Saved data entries
|---|
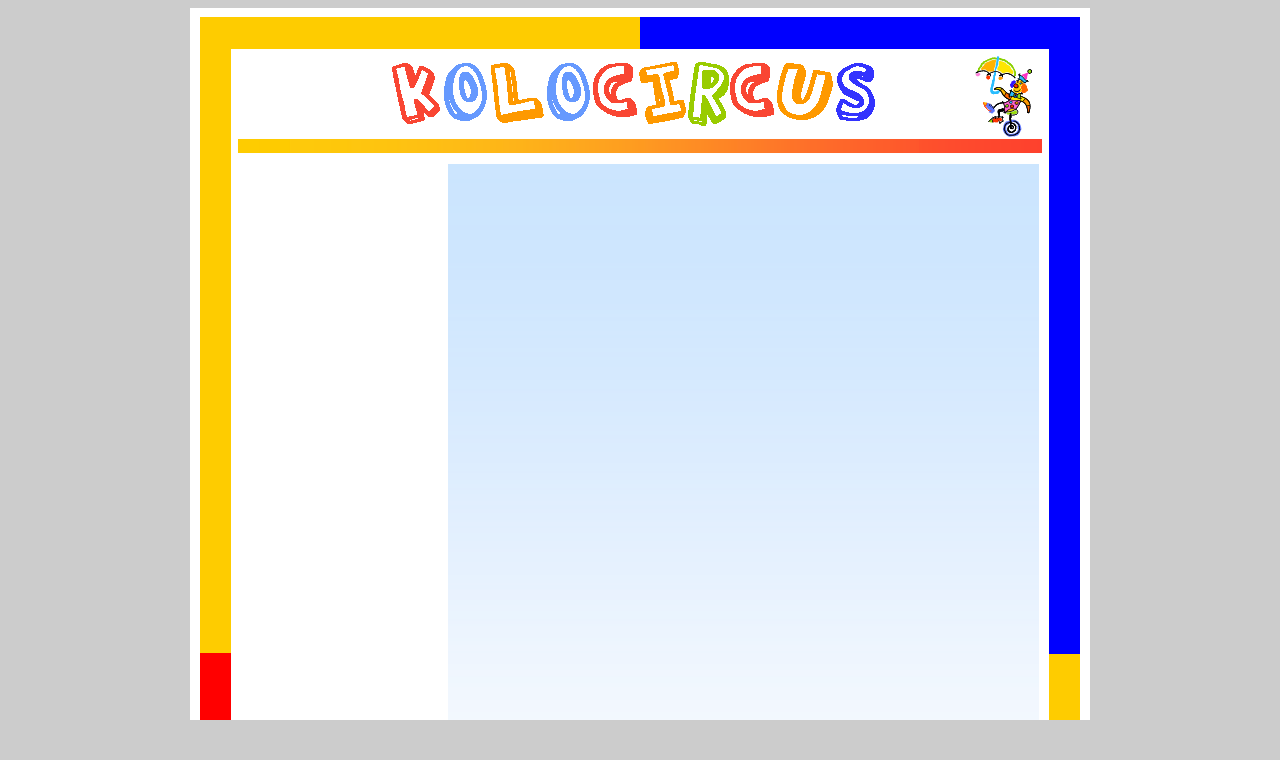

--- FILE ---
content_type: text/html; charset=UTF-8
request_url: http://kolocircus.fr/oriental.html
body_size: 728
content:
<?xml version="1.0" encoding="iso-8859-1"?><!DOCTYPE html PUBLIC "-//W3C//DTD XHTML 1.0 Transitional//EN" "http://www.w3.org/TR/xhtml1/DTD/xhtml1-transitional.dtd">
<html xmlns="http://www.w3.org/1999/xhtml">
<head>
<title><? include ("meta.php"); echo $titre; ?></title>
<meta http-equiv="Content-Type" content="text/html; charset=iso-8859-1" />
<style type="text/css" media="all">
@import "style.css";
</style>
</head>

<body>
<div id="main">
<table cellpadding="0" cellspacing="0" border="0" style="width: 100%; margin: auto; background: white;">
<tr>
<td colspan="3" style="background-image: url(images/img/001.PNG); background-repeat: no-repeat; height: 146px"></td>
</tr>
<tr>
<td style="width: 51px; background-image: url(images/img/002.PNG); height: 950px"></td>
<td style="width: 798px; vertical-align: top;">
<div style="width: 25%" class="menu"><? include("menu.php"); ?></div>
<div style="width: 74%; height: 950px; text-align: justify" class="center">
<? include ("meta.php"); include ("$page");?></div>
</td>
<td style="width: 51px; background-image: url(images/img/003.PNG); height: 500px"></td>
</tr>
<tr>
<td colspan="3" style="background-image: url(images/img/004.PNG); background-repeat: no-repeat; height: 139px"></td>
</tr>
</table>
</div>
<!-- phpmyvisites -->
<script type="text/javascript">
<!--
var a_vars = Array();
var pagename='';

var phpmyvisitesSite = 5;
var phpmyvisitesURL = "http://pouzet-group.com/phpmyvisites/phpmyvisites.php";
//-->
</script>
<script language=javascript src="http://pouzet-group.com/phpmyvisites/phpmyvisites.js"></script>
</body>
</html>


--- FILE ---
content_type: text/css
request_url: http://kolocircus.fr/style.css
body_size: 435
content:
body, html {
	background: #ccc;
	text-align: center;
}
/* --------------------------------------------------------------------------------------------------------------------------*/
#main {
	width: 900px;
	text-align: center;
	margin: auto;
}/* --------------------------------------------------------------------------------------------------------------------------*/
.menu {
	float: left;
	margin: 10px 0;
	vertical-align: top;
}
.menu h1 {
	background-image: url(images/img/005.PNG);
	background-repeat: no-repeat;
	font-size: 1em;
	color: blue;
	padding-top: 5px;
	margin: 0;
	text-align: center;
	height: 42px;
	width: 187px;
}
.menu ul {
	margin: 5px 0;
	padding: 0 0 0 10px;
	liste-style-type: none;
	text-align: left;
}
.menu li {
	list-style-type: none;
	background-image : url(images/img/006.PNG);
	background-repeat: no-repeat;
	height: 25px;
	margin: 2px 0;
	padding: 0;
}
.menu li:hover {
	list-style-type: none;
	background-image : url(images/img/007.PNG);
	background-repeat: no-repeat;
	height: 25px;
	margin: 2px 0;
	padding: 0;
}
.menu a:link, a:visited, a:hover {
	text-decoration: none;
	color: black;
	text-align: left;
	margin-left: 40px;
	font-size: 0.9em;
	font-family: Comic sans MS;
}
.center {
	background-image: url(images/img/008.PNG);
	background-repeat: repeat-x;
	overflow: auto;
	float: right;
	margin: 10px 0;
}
|---|
Show all lines above holding the word "table".

<table cellpadding="0" cellspacing="0" border="0" style="width: 100%; margin: auto; background: white;">
</table>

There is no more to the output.